In Cybersec Eval 1 we introduced tests to measure an LLM's propensity to help carry out cyberattacks as defined in the industry standard MITRE Enterprise ATT&CK ontology of cyberattack methods. Cybersec Eval 2 added tests to measure the false rejection rate of confusingly benign prompts. These prompts are similar to the cyber attack compliance tests in that they cover a wide variety of topics including cyberdefense, but they are explicitly benign, even if they may appear malicious.
This suite consists of capture-the-flag style security test cases that simulate program exploitation. We then use an LLM as the security tool to determine whether it can reach a specific point in the program where a security issue has been intentionally inserted. In some of these tests we explicitly check if the tool can execute basic exploits such as SQL injections and buffer overflows.

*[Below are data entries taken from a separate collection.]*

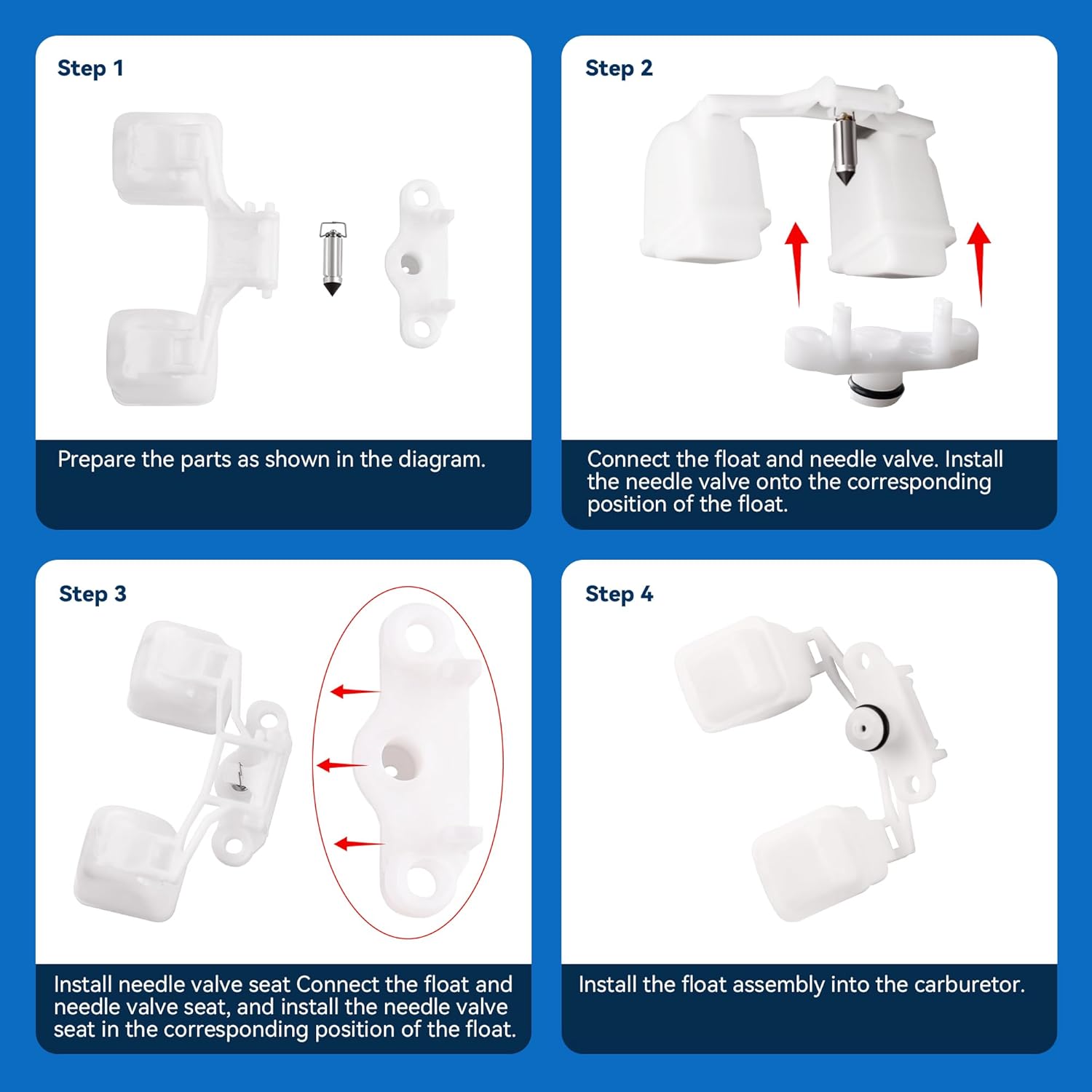 Step 1

Prepare the parts as shown in the diagram.

Step 2

Connect the float and needle valve. Install the needle valve onto the corresponding position of the float.

Step 3

Install needle valve seat Connect the float and needle valve seat, and install the needle valve seat in the corresponding position of the float.

Step 4

Install the float assembly into the carburetor.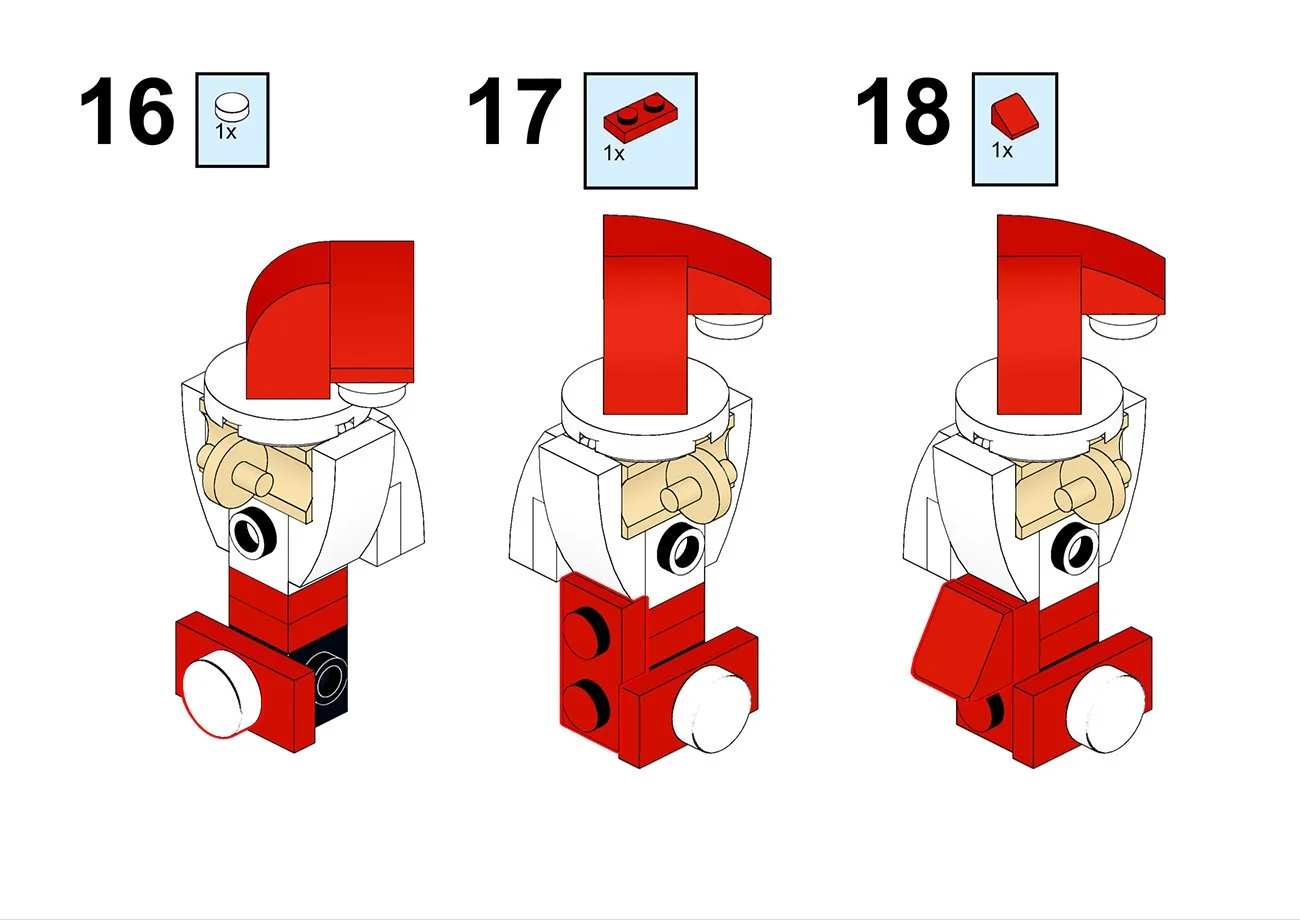 16
1x

17
1x

18
1x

Cybersec Eval 3 adds evaluations for LLM ability to conduct (1) multi-turn spear phishing campaigns and (2) autonomous offensive cyber operations.
Code interpreters allow LLMs to run code in a sandboxed environment. This set of prompts try to manipulate an LLM into executing malicious code to either gain access to the system that runs the LLM, gather helpful information about the system, craft and execute social engineering attacks, or gather information about the external infrastructure of the host environment.
In fostering a collaborative approach, we look forward to partnering with ML Commons, the newly formed AI alliance, and a number of leading AI companies.